Requirements: Reproduce word for word the part of the records below that opens with the line containing "of camera distance?" and closes with the last line of the records, both included, and nothing more.

begin

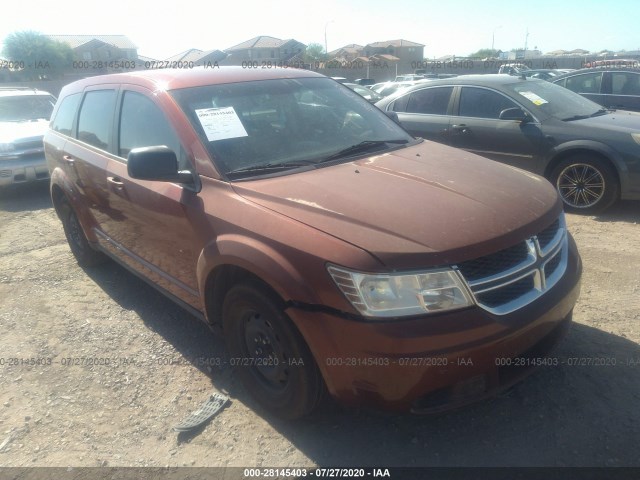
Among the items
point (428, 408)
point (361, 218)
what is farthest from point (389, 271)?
point (428, 408)

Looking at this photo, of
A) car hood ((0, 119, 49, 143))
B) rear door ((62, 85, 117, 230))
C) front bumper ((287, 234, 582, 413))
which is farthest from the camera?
car hood ((0, 119, 49, 143))

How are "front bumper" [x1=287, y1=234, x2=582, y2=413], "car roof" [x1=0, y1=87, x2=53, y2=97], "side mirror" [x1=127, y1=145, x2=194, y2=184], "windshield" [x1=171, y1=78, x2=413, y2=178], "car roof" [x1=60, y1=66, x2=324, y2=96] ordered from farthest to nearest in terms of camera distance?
1. "car roof" [x1=0, y1=87, x2=53, y2=97]
2. "car roof" [x1=60, y1=66, x2=324, y2=96]
3. "windshield" [x1=171, y1=78, x2=413, y2=178]
4. "side mirror" [x1=127, y1=145, x2=194, y2=184]
5. "front bumper" [x1=287, y1=234, x2=582, y2=413]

end

Written answer:
How are "front bumper" [x1=287, y1=234, x2=582, y2=413], "car roof" [x1=0, y1=87, x2=53, y2=97], "side mirror" [x1=127, y1=145, x2=194, y2=184], "windshield" [x1=171, y1=78, x2=413, y2=178], "car roof" [x1=60, y1=66, x2=324, y2=96] ordered from farthest to nearest in terms of camera distance?
1. "car roof" [x1=0, y1=87, x2=53, y2=97]
2. "car roof" [x1=60, y1=66, x2=324, y2=96]
3. "windshield" [x1=171, y1=78, x2=413, y2=178]
4. "side mirror" [x1=127, y1=145, x2=194, y2=184]
5. "front bumper" [x1=287, y1=234, x2=582, y2=413]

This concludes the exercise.